The determination of this issue was of real significance in the De Facto Proceedings because if it was determined the properties were held on trust by Donald, for Sharon, there would be practically no property in the divisible pool for the De facto proceedings.

The Court carefully examined the historical records evidencing the purchase of the commercial property and the ‘dissolution’ of an antique business operated as a partnership between Sharon & Donald.

On 28 June 1996 Sharon and Donald, without legal assistance entered into a “Deed of Dissolution of Partnership”, which relevantly provided that, with effect from 1 July 1996, Sharon would hold the trade names and business assets, and Donald relinquished all rights and claims to the business funds, assets, stock, furnishing and fittings, plant, goodwill, books, records and real estate at the commercial property.

In respect of the residential property, Sharon and Donald entered into a “Formal Contract Agreement” on 30 June 1996. This document again was not prepared with legal assistance but was witnessed by a Justice of the Peace. This agreement purported to transfer the ownership of the residential property to Sharon, with Donald being entitled to continue to live in the property until his death. Donald gave Sharon the Certificate of Title. The consideration for this transfer was that Sharon agreed to maintain and support Donald for the rest of his life.

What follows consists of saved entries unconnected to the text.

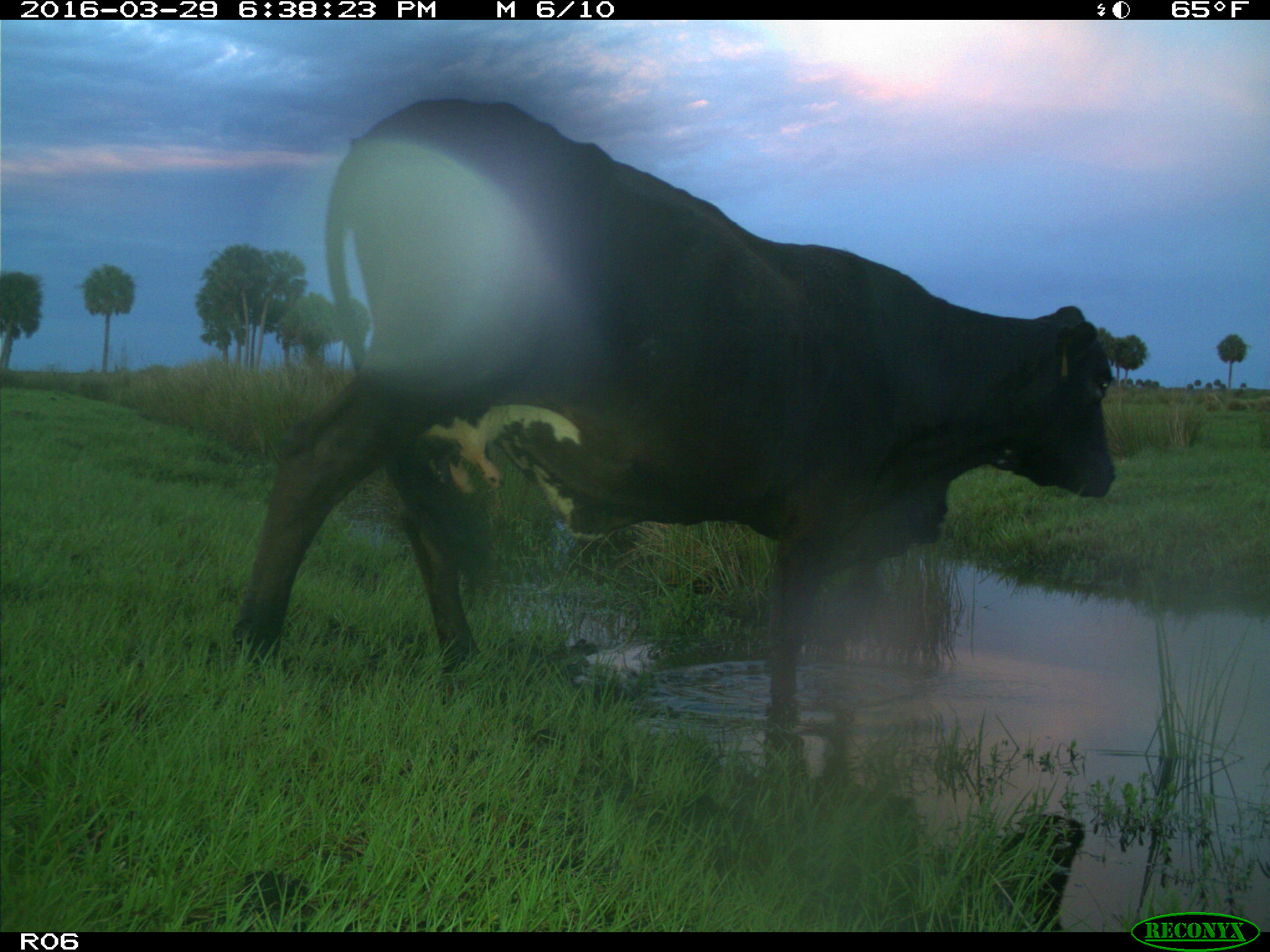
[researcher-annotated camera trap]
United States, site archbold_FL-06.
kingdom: Animalia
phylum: Chordata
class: Mammalia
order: Artiodactyla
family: Bovidae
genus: Bos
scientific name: Bos taurus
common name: domestic cow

The purpose of the transaction was expressed to be for the purpose of “protecting the family assets from all outsiders including those directly related to the mentioned parties within this agreement”. It was noted that this occurred before Laura was ‘on the scene’.

Decision

The Court found that the written instruments of 28 and 30 June 1996, were each witnessed by the same Justice of the Peace and whose affidavit evidence as to her practice in witnessing such documents was not challenged. There was no evidence, of forensic examination or otherwise, adduced to cast any doubt on the authenticity of those documents.

The Court based its consideration on the facts and applied the following doctrines of law:

  1. A specifically enforceable agreement supported by consideration, contained in the 30 June 1996 contract.
  2. A common intention constructive trust.
  3. Doctrine of proprietary estoppels.

The Court made following findings:

The “….property is vested in Sharon to the exclusion of Donald, and Donald holds upon trust for Sharon any legal interest he has in those properties. In respect of Kogarah, Sharon’s beneficial interest is subject to Donald’s equitable right of lifetime residence. Sharon is therefore entitled to the relief she seeks.”

Comments from Mark Streeter Sydney Lawyer

Before 1 March 2010 all de facto cases in New South Wales were heard in the State Court (Local, District or Supreme Courts). However, if the parties separated after 1 March 2009, the jurisdiction for determining disputes over property was the Federal Family Courts (Federal Magistrates Court of Australia & the Family Court of Australia). In this case, the parties separated prior to this critical date.

This was obviously an excellent decision for our client Sharon. It is also a reminder of the importance of properly dealing with property transfers and the legal complications which can arise in relationships.